Can china grass (agar-agar) be substituted in place of gelatin when making pudding? Or is there any other ingredient i could use as a substitute that could give me better results?

  • 1
    Better results than what?
    – Adam Lear
    Commented Aug 11, 2011 at 5:10
  • than using china grass..
    – Rabab
    Commented Aug 11, 2011 at 5:57
  • There are several gelling agents, and I'm sure we have discussed them all somewhere around. But putting China grass in food? If you mean the same plant as Wikipedia (ramie), then this is a plant used for weaving canvas sold in eco-conscious cloth shops. Which part would you use, and why?
    – rumtscho
    Commented Aug 11, 2011 at 6:03
  • 2
    "China Grass or Agar Agar is nothing but a Vegetable ‘gelatine’ derived from a number of seaweeds (Gelidium amansii) which are processed by boiling and drying. Agar-agar is used as a quick-setting base for many sweets and desserts in Asia." basically china grass is like veg gelatin. yes there have been discussions of other gelling agents but those are not available where i live. and thus a search on Google for gelatin substitution stated china grass as an option.
    – Rabab
    Commented Aug 11, 2011 at 6:13
  • If it is agar you are referring to then see these questions: Is there a vegetarian gelatin substitute that is as strong as gelatin? and What are alternative gelling agents to gelatine? And what are their properties? Agar-agar (or just agar) produces firm, stable gels much unlike gelatin, and would probably make a fairly horrible pudding.
    – Aaronut
    Commented Aug 11, 2011 at 11:25

3 Answers 3


Agar is not a good choice for pudding because it makes a brittle gel and it won't melt in your mouth at body temperature. What you want for pudding is a starch based thickener. What we call pudding in the US at least is typically thickened with cornstarch. Modified starches like Ultra-Tex 3 can also work well. Are you thinking of something more along the lines of panna cotta, which does normally have gelatin in it? If so, you might try carageenan instead of agar. Here's a recipe that looks promising: http://irishherault.wordpress.com/2009/12/24/vegetarian-panna-cotta/

  • I've made carrageenan panna cottas, they're great because of the synergy of carrageenan and milk. The only thing is, they tend to develop a "crust" at the top, and they don't immediately melt in your mouth - rather, they "melt" as they move around in your mouth due to the shear-thinning property.
    – Aaronut
    Commented Aug 11, 2011 at 23:16
  • i do use cornstarch to make pudding lol but i wanted to try this particular Chocolate pudding pie recipe-- foodnetwork.com/recipes/ellie-krieger/… Well i guess can't use china grass.. lol thanks for the help =)
    – Rabab
    Commented Aug 12, 2011 at 10:11

As a replacement for gelatine I would use Arrowroot or Tapioca, it is similarily clear, but it has a lower viscosity in my experience.

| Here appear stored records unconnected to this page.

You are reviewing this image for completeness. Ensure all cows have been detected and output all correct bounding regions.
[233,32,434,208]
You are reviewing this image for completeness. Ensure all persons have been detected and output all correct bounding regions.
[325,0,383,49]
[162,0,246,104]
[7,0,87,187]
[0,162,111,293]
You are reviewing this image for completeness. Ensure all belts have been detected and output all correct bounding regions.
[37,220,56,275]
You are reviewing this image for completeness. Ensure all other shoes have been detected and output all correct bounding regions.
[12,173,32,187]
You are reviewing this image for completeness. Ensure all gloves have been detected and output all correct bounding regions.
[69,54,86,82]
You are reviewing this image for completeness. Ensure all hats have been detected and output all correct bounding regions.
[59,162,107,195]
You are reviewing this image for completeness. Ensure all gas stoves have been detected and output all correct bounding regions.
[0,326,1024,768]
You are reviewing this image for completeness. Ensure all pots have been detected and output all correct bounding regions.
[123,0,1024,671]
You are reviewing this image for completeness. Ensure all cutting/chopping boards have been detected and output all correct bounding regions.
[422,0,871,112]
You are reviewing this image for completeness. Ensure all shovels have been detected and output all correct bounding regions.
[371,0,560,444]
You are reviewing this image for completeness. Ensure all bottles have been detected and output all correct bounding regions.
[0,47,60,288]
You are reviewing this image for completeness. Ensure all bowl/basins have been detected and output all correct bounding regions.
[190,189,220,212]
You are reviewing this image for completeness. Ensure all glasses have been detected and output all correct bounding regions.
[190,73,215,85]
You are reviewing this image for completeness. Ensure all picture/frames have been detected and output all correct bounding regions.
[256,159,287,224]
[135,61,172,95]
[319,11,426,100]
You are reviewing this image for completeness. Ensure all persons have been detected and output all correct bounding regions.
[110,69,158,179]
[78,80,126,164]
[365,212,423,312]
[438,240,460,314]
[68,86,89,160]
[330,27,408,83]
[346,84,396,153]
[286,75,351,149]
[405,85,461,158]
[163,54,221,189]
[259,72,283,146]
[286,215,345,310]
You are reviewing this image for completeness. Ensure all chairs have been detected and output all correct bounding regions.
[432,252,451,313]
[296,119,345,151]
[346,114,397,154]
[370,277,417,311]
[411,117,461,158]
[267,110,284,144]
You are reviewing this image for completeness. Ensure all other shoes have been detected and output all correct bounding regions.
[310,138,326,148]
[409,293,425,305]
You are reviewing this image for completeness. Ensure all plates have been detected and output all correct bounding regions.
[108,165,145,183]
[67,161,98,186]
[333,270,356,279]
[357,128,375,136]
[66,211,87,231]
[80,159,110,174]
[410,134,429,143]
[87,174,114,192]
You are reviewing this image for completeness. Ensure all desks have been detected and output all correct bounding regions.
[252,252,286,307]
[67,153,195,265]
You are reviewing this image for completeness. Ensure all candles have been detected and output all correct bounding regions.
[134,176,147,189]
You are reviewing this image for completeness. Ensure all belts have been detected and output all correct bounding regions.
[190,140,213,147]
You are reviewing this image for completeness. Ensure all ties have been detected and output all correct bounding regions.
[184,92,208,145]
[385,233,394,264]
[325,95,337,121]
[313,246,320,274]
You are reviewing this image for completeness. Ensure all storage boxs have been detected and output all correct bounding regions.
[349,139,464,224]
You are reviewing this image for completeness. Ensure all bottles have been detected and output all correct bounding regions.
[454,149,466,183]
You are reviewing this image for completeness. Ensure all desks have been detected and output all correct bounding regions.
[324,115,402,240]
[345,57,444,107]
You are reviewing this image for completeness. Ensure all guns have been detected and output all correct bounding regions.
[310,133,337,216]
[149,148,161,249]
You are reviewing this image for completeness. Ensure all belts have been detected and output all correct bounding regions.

What do you mean by pudding? Custard? Then I would use cornflour or wheatstarch.

  • Arrowroot... tapioca.. not available here lol this is the pudding recipe foodnetwork.com/recipes/ellie-krieger/…
    – Rabab
    Commented Aug 12, 2011 at 10:12
  • @Rabab, I've read the recipe and think, that Agar would be a good option. I have to agree with Michael, that you have a different mouth-melting-sensation, but I think, as there is a lot of cornstarch in there as well, which thickens, but leaves the pudding viscous, it does not make too much of a different for the final product. Just don't use too much Agar. Commented Aug 12, 2011 at 11:56

I agree to go with using agar agar for pudding but use it very little.. and pudding come so delicous..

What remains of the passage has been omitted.